[Records from a dataset]
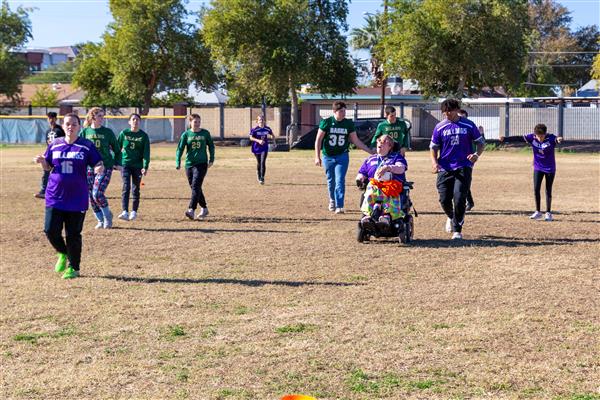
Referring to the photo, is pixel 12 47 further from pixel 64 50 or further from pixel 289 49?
pixel 64 50

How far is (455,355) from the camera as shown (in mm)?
Answer: 6707

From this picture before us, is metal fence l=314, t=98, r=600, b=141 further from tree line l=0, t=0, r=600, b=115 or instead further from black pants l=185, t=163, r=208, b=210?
black pants l=185, t=163, r=208, b=210

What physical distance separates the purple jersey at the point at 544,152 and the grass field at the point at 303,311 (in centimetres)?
94

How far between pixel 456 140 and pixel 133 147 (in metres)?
5.67

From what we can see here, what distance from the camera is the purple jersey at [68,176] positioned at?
388 inches

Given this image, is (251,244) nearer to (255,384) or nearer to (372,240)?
(372,240)

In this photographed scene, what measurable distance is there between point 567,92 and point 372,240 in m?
77.2

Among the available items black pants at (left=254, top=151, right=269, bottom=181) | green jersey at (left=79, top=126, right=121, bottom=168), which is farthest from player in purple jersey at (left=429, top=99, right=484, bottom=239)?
black pants at (left=254, top=151, right=269, bottom=181)

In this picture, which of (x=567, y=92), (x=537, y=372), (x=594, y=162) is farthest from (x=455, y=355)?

* TASK INSTRUCTIONS *
Write out every line of the rows above word for word, leaving out the pictures.

* FINISHED EXERCISE *
Referring to the photo, is pixel 12 47 further from pixel 64 50 or further from pixel 289 49?
pixel 64 50

How far is (455,355) from the camera as shown (in mm)?
Answer: 6707

From this picture before us, is metal fence l=314, t=98, r=600, b=141 further from tree line l=0, t=0, r=600, b=115 or instead further from black pants l=185, t=163, r=208, b=210?
black pants l=185, t=163, r=208, b=210

What physical distance separates the purple jersey at the point at 544,152 and the grass field at the point at 303,311 (in centimetres)?
94

How far between pixel 456 140 and pixel 133 147 (in metres)?
5.67

From what we can see here, what distance from the camera is the purple jersey at [68,176] positioned at?
388 inches

Given this image, is (251,244) nearer to (255,384) or nearer to (372,240)?
(372,240)

In this photographed scene, what measurable distance is there between point 567,92 and point 372,240 in m?
77.2

Among the available items black pants at (left=254, top=151, right=269, bottom=181) | green jersey at (left=79, top=126, right=121, bottom=168), which is farthest from player in purple jersey at (left=429, top=99, right=484, bottom=239)?
black pants at (left=254, top=151, right=269, bottom=181)

In this picture, which of (x=567, y=92), (x=537, y=372), (x=594, y=162) is farthest from (x=455, y=355)?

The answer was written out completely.